1. Finding contiguous free space
2. Allocating blocks to files
3. Reading data from specific blocks
4. Deleting files and freeing space
5. External fragmentation (try allocating a file that needs 6 blocks after the last example)

Summary

File system allocation methods determine how files are stored physically on storage devices. Each method offers different trade-offs:

• Contiguous allocation provides excellent performance but struggles with fragmentation and file growth.
• Linked allocation excels at space utilization and file growth but has poor random access performance.
• Indexed allocation offers a good balance of features at the cost of some space overhead and implementation complexity.
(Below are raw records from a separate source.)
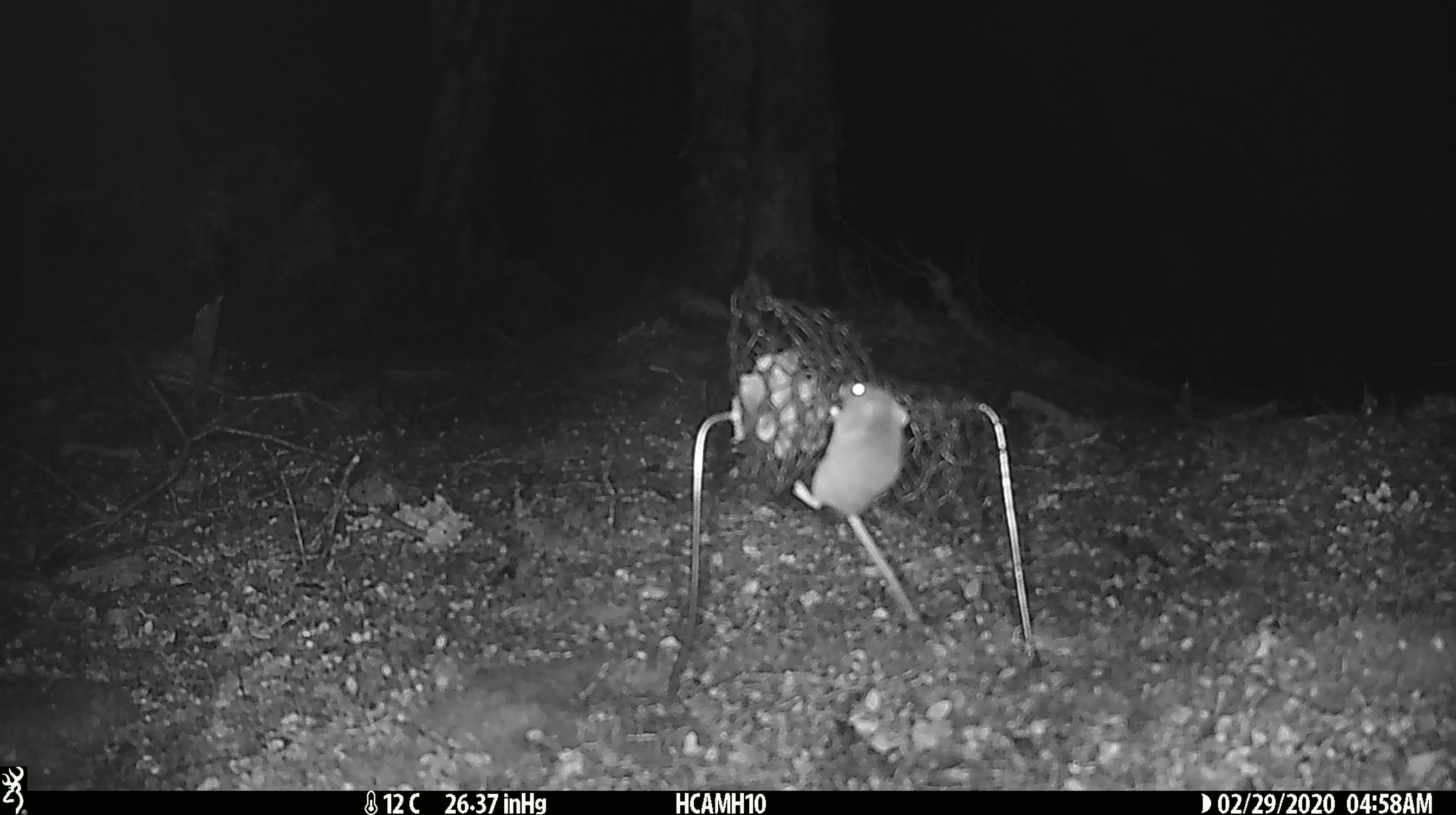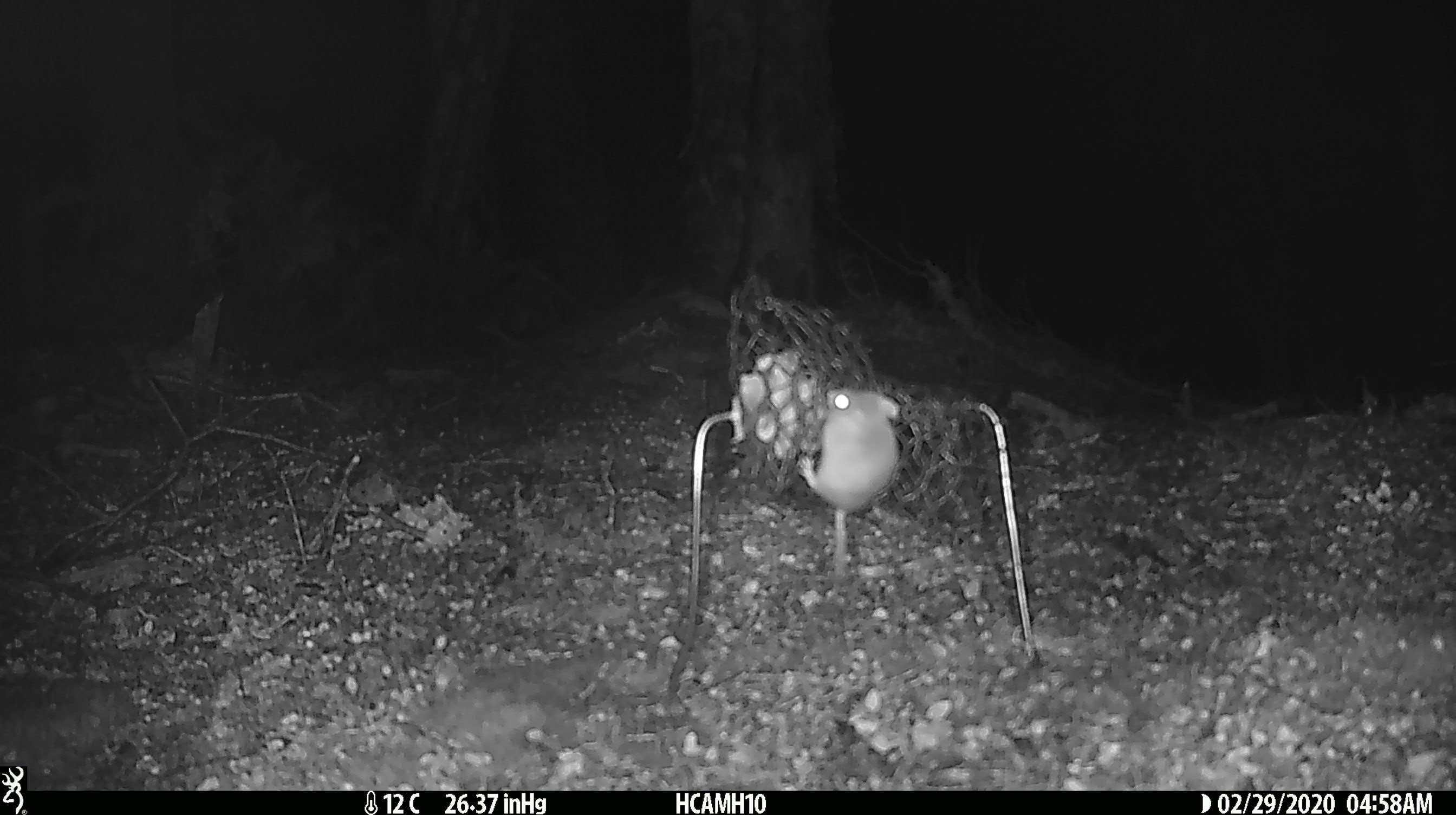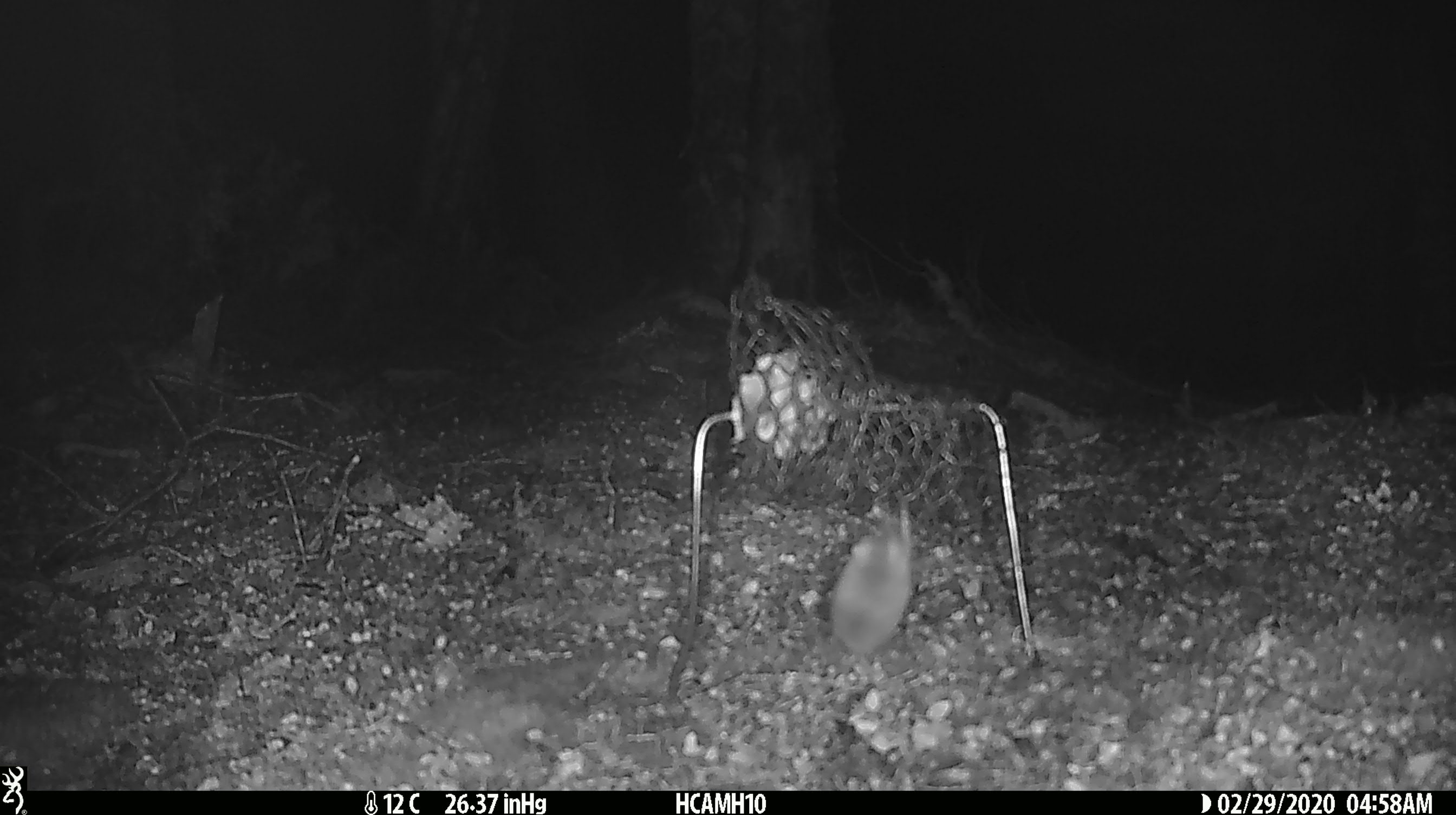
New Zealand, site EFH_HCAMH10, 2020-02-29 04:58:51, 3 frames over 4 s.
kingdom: Animalia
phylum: Chordata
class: Mammalia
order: Rodentia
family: Muridae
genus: Mus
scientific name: Mus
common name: mouse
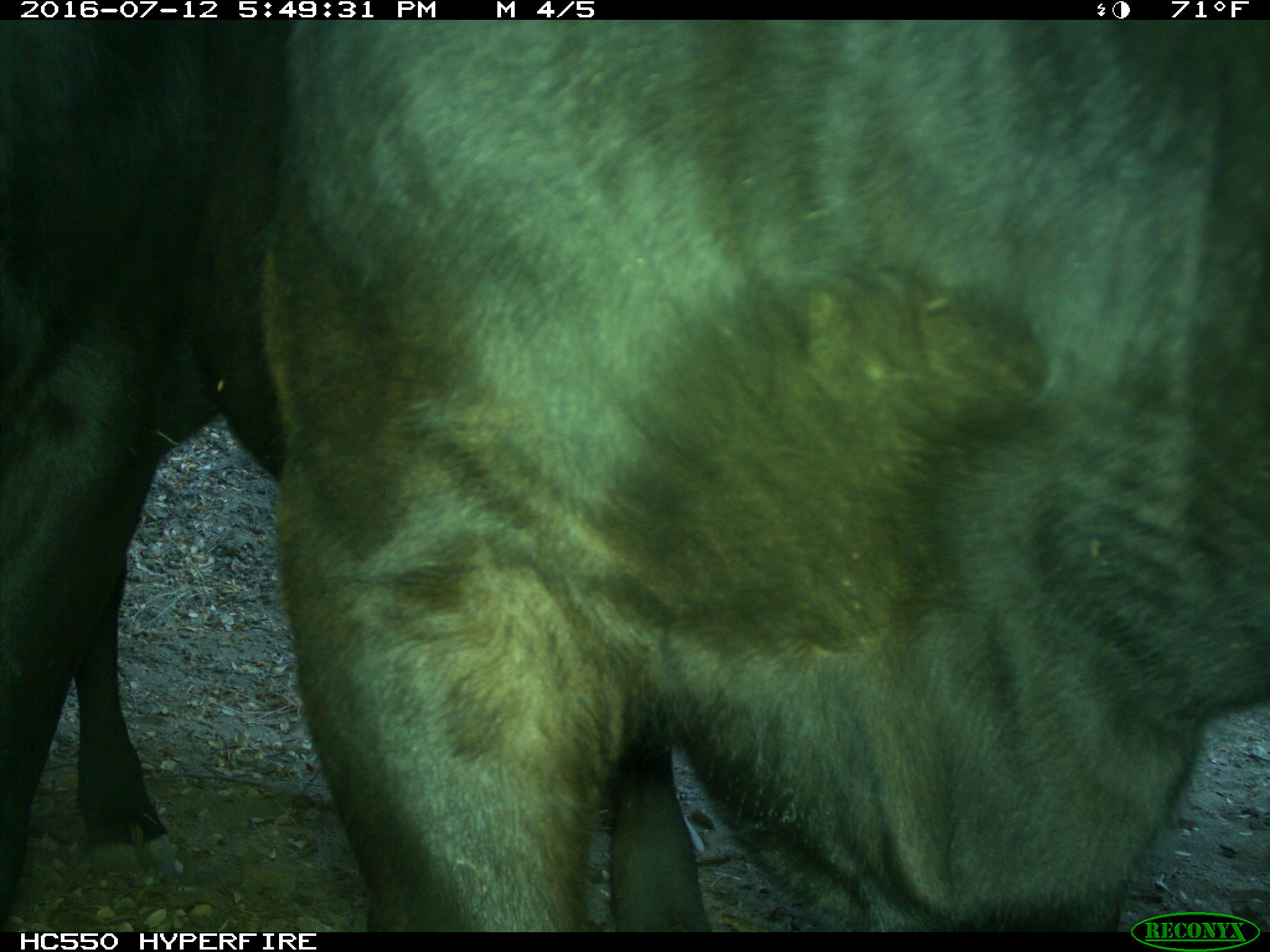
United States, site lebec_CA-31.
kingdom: Animalia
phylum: Chordata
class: Mammalia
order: Artiodactyla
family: Bovidae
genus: Bos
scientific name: Bos taurus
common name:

Modern file systems often use hybrid approaches, combining elements from different allocation methods to achieve optimal performance for their target use cases.

Additional Resources

For deeper learning about file system allocation methods:

• Operating System Concepts by Silberschatz, Galvin, and Gagne
• Modern Operating Systems by Andrew S. Tanenbaum
• The Design and Implementation of the FreeBSD Operating System
• The Linux Programming Interface by Michael Kerrisk

Practice Exercises

1. Implement a simple linked allocation system similar to the contiguous allocation example above.
2. Modify the contiguous allocation example to handle file resizing.
3. Design a hybrid allocation system that uses contiguous allocation for small files and indexed allocation for large files.
4. Calculate the maximum file size supported by a Unix-style inode with 12 direct blocks, and single, double, and triple indirect blocks, assuming 4KB block size and 4-byte block pointers.
5. Research and compare how modern file systems like ext4, NTFS, and APFS implement their allocation methods.